SUPPLIED PASSAGE:

Thus, $e{1}_{k+1}=x_k-X_k,e{2}_k=y_k-Y_k,$

$$\begin{array}{cc}\hfill \left|e{1}_{k+1}\right|& \le \left|e{1}_k\right|+2Lhmax\left\{\left|e{1}_k\right|,\left|e{2}_k\right|\right\}+\frac{h^2}{2}{c}_1,\hfill \\ \hfill \left|e{2}_{k+1}\right|& \le \left|e{2}_k\right|+2Lhmax\left\{\left|e{1}_k\right|,\left|e{2}_k\right|\right\}+\frac{h^2}{2}{c}_2,\hfill \end{array}$$

where $c_1=M_{1f}+\frac{h}{3}{M}_2$ and $c_2=M_{1g}+\frac{h}{3}{M}_2$. Consequently,

$$\begin{array}{cc}\hfill \left|e{1}_k\right|& \le {\left(1+4Lh\right)}^k\left|U_1\right|+h^2{c}_1\frac{{\left(1+4Lh\right)}^k-1}{4Lh},\hfill \\ \hfill \left|e{2}_k\right|& \le {\left(1+4Lh\right)}^k\left|U_1\right|+h^2{c}_2\frac{{\left(1+4Lh\right)}^k-1}{4Lh},\hfill \end{array}$$

where $U_1=\left|e{1}_1\right|+\left|e{2}_1\right|$. In particular, when $U_1=0$, this implies that:

$$\begin{array}{cc}\hfill \left|x_n-X_n\right|\le h{c}_1\frac{e^{4L\left(t_n-t_1\right)}-1}{4L},& \left|y_n-Y_n\right|\le h{c}_2\frac{e^{4L\left(t_n-t_1\right)}-1}{4L},\hfill \end{array}$$

(27)

and if a sequence of $h\to 0$, we get $\left|e{1}_{n,h}\right|\to 0$, $\left|e{2}_{n,h}\right|\to 0$, which concludes the proof. ☐

3.3. Numerical Scheme II for SODEs

In this subsection, we will construct numerical Scheme II, a more advanced method than that of Scheme I. The components of FzT of x and y can be approximated by the average of the two methods, Scheme I (14)–(15) and the backward Scheme I (or implicit Scheme I), then the FzT is given by:

$$\left.\begin{array}{cccccc}\hfill X_p=& X_k+h{\widehat{F}}_k,& X_1=\alpha ,\hfill & \hfill Y_p=& Y_k+h{\widehat{G}}_k,& Y_1=\beta ,\hfill \\ \hfill X_c=& X_k+h{\widehat{F}}_{k+1},& X_1=\alpha ,\hfill & \hfill Y_c=& Y_k+h{\widehat{G}}_{k+1},& Y_1=\beta ,\hfill \\ \hfill X_{k+1}=& \frac{1}{2}\left(X_p+X_c\right),& & \hfill Y_{k+1}=& \frac{1}{2}\left(Y_p+Y_c\right),& \end{array}\right\}$$

(28)

PROBLEMS:
**A.** Please list each symbol that the numerical-scheme passage defines in a "where" clause, along with its definition.
**B.** Resume the numerical-scheme passage right after equation (28).

GIVEN DATA:
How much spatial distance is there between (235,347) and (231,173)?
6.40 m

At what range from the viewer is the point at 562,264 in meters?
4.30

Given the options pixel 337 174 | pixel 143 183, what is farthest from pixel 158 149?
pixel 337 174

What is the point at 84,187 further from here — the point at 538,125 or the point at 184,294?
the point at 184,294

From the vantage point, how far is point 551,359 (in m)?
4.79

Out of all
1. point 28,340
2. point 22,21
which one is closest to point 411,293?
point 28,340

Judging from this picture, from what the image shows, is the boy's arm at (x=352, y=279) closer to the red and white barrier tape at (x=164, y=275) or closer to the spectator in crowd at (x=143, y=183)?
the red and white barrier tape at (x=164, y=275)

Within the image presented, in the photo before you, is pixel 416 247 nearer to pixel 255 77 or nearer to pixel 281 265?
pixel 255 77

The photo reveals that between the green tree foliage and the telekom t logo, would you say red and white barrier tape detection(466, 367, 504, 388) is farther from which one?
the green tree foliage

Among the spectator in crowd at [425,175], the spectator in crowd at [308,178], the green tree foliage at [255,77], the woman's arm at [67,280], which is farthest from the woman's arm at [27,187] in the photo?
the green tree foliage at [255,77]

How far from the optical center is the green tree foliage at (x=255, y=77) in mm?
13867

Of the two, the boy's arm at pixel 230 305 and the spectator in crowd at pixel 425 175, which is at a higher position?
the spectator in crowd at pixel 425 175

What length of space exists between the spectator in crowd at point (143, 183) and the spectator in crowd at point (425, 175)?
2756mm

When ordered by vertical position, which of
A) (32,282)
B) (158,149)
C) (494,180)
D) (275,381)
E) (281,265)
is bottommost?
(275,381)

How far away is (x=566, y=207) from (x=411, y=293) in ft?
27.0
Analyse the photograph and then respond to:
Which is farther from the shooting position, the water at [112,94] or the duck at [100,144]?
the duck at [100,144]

IN RESPONSE:
**A.**
- c_1 = M_{1f} + (h/3)M_2
- c_2 = M_{1g} + (h/3)M_2
- U_1 = |e1_1| + |e2_1|

**B.**
for $k=1,\dots ,n-1.$

The problem with the previous scheme (28) is that the unknown quantities ${\widehat{F}}_{k+1}$ and ${\widehat{G}}_{k+1}$ appear on both sides (an implicit method). Therefore, one solution to this problem would be to use an explicit method such as another fuzzy approach. The following Scheme II for $k=1,\dots ,n-1,$ $X_1=\alpha$, $Y_1=\beta$:

$$\left.\begin{array}{cccccc}\hfill X_{k+1}^{\ast }& =& X_k+h{\widehat{F}}_k,\hfill & \hfill Y_{k+1}^{\ast }& =& Y_k+h{\widehat{G}}_k,\hfill \\ \hfill X_{k+1}& =& X_k+\frac{h}{2}\left({\widehat{F}}_k+{\widehat{F}}_{k+1}^{\ast }\right),\hfill & \hfill Y_{k+1}& =& Y_k+\frac{h}{2}\left({\widehat{G}}_k+{\widehat{G}}_{k+1}^{\ast }\right),\hfill \end{array}\right\}$$

(29)

where:

$$\left.\begin{array}{cccccc}\hfill {\widehat{F}}_k\left[f\right]& =& \frac{{\int }_{t_1}^{t_n}f(t,X_k,Y_k)A_k\left(t\right)dt}{{\int }_{t_1}^{t_n}{A}_k\left(x\right)dx},\hfill & \hfill {\widehat{G}}_k\left[g\right]& =& \frac{{\int }_{t_1}^{t_n}g(t,X_k,Y_k)A_k\left(t\right)dt}{{\int }_{t_1}^{t_n}{A}_k\left(x\right)dx},\hfill \\ \hfill {\widehat{F}}_{k+1}^{\ast }\left[f\right]& =& \frac{{\int }_{t_1}^{t_n}f(t,X_{k+1}^{\ast },Y_{k+1}^{\ast })A_{k+1}\left(t\right)dt}{{\int }_{t_1}^{t_n}{A}_{k+1}\left(x\right)dx},\hfill & \hfill {\widehat{G}}_{k+1}^{\ast }\left[g\right]& =& \frac{{\int }_{t_1}^{t_n}g(t,X_{k+1}^{\ast },Y_{k+1}^{\ast })A_{k+1}\left(t\right)dt}{{\int }_{t_1}^{t_n}{A}_{k+1}\left(x\right)dx}.\hfill \end{array}\right\}$$

(30)

This method computes the approximate coordinates $[X_1,\dots ,X_n]$ and $[Y_1,\dots ,Y_n]$ of the direct FzT of the functions $x\left(t\right)$ and $y\left(t\right)$, respectively. In the sequel, the inverse FzT (16) approximates the solution $x\left(t\right)\left(y\left(t\right)\right)$ of the SODEs (5).

In the next theorem, we obtain an error estimate in the context of a fuzzy partition and error analysis of approximation Scheme II.

Theorem 5.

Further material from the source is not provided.